Ajarkan Anak Berpakaian Sesuai Usianya
- https://playmatters.org.au/blog/learning-dressing-skills-through-play
Parenting, VIVA Mindset –Untuk mengajarkan anak berpakaian sesuai usianya, pilihlah pakaian yang sesuai dengan umur mereka dan secara bertahap kenalkan keterampilan yang lebih kompleks, seperti memakai kaus kaki dan baju, kemudian berlanjut ke resleting dan kancing. Pecah prosesnya menjadi langkah-langkah kecil, buat suasananya menyenangkan, dan tetapkan rutinitas agar anak dapat membangun kemandirian dan rasa percaya diri. Berikut klasifikasi pembagian mengajarkan anak berpakaian sesuai rentang usia
1. Usia 1–2 tahun
Pada usia ini, anak biasanya sudah dapat membantu dengan cara mengulurkan tangan dan kaki saat berpakaian, melepas kaus kaki dan topi, serta melepaskan sepatu atau menurunkan celana.
2. Usia 2–3 tahun
Mereka seharusnya sudah bisa melepas lebih banyak pakaian, seperti jaket dan celana dengan pinggang karet, serta mulai mencoba mengenakan baju dengan sedikit bantuan. Mereka juga bisa membuka resleting jaket jika bagian bawahnya sudah tersambung.
3. Usia 3–4 tahun
Anak sudah bisa mengenakan kaus, sepatu (meskipun kadang tertukar kiri-kanan), dan kaus kaki. Mereka juga seharusnya bisa menarik resleting ke atas dan mengancingkan kancing besar di bagian depan pakaian.
4. Usia 4–5 tahun
Pada usia ini, anak umumnya sudah mampu berpakaian dan melepas pakaian sendiri dengan lebih mandiri. Mereka dapat membuka dan menutup resleting tanpa bantuan, mengenakan kaus kaki, serta memakai dan melepas kaus dengan mandiri.

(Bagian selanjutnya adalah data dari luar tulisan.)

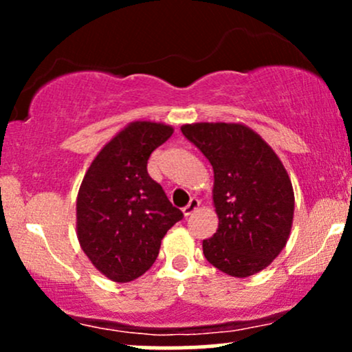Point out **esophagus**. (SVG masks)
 I'll return each mask as SVG.
<instances>
[{
    "instance_id": "1",
    "label": "esophagus",
    "mask_w": 352,
    "mask_h": 352,
    "mask_svg": "<svg viewBox=\"0 0 352 352\" xmlns=\"http://www.w3.org/2000/svg\"><path fill=\"white\" fill-rule=\"evenodd\" d=\"M200 207V200L199 199H192L190 200V204L187 205V207L184 208V215L185 217H190L192 213H195V210Z\"/></svg>"
}]
</instances>
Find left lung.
I'll use <instances>...</instances> for the list:
<instances>
[{
	"label": "left lung",
	"mask_w": 352,
	"mask_h": 352,
	"mask_svg": "<svg viewBox=\"0 0 352 352\" xmlns=\"http://www.w3.org/2000/svg\"><path fill=\"white\" fill-rule=\"evenodd\" d=\"M213 167L217 233L204 254L220 272L248 278L261 272L288 243L294 192L280 157L253 129L240 122L182 125Z\"/></svg>",
	"instance_id": "1"
}]
</instances>
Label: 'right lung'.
<instances>
[{"mask_svg": "<svg viewBox=\"0 0 352 352\" xmlns=\"http://www.w3.org/2000/svg\"><path fill=\"white\" fill-rule=\"evenodd\" d=\"M173 134L172 125L134 120L89 165L76 200V233L94 268L117 283L142 276L165 233L184 213L147 173V160Z\"/></svg>", "mask_w": 352, "mask_h": 352, "instance_id": "right-lung-1", "label": "right lung"}]
</instances>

Tips Mengajarkan Anak Berpakaian
Mulai dari tugas sederhana. Awali dengan pakaian yang mudah dilepas seperti kaus kaki atau topi untuk membangun rasa percaya diri sebelum beralih ke tugas yang lebih sulit. Pilih pakaian yang mudah digunakan. Pilih pakaian dengan pengait sederhana seperti pinggang karet, velcro, dan kancing besar agar lebih mudah dikenakan.

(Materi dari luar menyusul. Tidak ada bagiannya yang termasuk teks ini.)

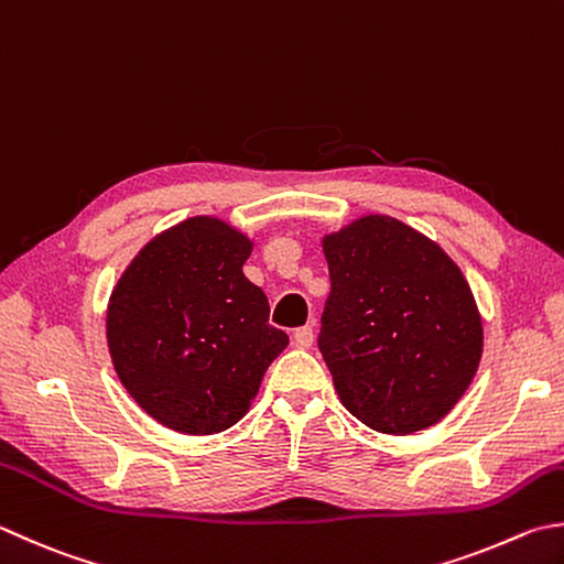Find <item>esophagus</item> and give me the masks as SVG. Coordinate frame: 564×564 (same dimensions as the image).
Returning <instances> with one entry per match:
<instances>
[{
	"label": "esophagus",
	"mask_w": 564,
	"mask_h": 564,
	"mask_svg": "<svg viewBox=\"0 0 564 564\" xmlns=\"http://www.w3.org/2000/svg\"><path fill=\"white\" fill-rule=\"evenodd\" d=\"M294 344L300 348H310L314 344V328L312 326H300L294 328Z\"/></svg>",
	"instance_id": "esophagus-1"
}]
</instances>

Jadikan permainan. Ubah kegiatan berpakaian menjadi aktivitas menyenangkan, misalnya dengan membuat lomba berpakaian. Ciptakan rutinitas. Jadwalkan waktu khusus untuk latihan, misalnya di pagi hari, agar anak terbiasa dan lebih terampil.
Susun pakaian dengan urutan yang benar. Letakkan pakaian di permukaan datar sesuai urutan pemakaian, misalnya baju di bawah dan celana di atas, dengan bagian depan menghadap ke atas. Gunakan petunjuk visual. Pilih baju dengan gambar di bagian depan agar anak mudah mengenali mana sisi depan dan belakang.